(Dataset entries)
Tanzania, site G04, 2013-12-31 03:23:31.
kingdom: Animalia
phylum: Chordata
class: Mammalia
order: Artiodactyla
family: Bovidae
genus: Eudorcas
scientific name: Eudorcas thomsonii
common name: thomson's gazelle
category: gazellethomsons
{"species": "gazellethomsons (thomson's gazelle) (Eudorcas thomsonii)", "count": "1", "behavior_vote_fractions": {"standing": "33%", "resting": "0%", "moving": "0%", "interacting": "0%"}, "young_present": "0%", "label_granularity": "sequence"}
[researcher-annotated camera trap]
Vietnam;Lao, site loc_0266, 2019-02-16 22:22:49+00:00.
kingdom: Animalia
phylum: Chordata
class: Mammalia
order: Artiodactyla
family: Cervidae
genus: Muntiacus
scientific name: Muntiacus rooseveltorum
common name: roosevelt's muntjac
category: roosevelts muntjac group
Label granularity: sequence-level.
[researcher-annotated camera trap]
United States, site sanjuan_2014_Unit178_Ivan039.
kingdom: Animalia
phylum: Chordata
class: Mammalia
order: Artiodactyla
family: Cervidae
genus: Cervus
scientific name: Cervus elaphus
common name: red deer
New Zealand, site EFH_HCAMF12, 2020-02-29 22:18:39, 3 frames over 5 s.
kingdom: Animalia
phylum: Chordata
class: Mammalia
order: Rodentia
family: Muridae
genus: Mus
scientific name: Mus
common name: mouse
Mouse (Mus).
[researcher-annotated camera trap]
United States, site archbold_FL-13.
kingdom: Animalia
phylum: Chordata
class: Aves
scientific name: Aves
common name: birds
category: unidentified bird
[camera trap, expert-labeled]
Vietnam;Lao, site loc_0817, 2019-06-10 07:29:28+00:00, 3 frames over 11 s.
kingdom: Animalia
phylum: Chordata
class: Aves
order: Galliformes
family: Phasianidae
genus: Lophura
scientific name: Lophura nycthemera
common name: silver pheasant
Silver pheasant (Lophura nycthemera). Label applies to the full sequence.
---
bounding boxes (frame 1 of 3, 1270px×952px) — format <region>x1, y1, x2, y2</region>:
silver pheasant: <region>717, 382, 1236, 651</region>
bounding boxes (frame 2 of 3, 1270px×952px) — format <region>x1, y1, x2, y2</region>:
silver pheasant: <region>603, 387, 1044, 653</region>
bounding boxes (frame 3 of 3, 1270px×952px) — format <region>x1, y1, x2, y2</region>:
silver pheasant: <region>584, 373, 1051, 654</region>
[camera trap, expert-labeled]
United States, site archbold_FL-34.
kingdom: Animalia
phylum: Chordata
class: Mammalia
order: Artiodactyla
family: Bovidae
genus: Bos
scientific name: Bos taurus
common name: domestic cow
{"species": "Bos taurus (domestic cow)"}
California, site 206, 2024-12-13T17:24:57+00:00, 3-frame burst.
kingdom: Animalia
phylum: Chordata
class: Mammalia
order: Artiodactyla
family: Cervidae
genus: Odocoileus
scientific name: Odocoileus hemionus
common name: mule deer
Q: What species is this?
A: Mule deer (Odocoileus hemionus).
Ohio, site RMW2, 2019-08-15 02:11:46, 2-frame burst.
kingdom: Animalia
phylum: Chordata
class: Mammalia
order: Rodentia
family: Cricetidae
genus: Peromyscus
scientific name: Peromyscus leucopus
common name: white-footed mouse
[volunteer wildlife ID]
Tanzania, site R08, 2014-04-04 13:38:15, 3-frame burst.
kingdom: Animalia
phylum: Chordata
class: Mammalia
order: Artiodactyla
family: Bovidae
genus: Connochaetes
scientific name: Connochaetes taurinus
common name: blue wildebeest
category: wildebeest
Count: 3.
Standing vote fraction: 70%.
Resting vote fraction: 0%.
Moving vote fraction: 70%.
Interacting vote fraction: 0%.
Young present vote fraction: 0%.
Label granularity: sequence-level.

WHAT IS BEING ASKED: Please find every line in the records that contains the word "Eudorcas", and copy it out.

WRITTEN SOLUTION:
genus: Eudorcas
scientific name: Eudorcas thomsonii
{"species": "gazellethomsons (thomson's gazelle) (Eudorcas thomsonii)", "count": "1", "behavior_vote_fractions": {"standing": "33%", "resting": "0%", "moving": "0%", "interacting": "0%"}, "young_present": "0%", "label_granularity": "sequence"}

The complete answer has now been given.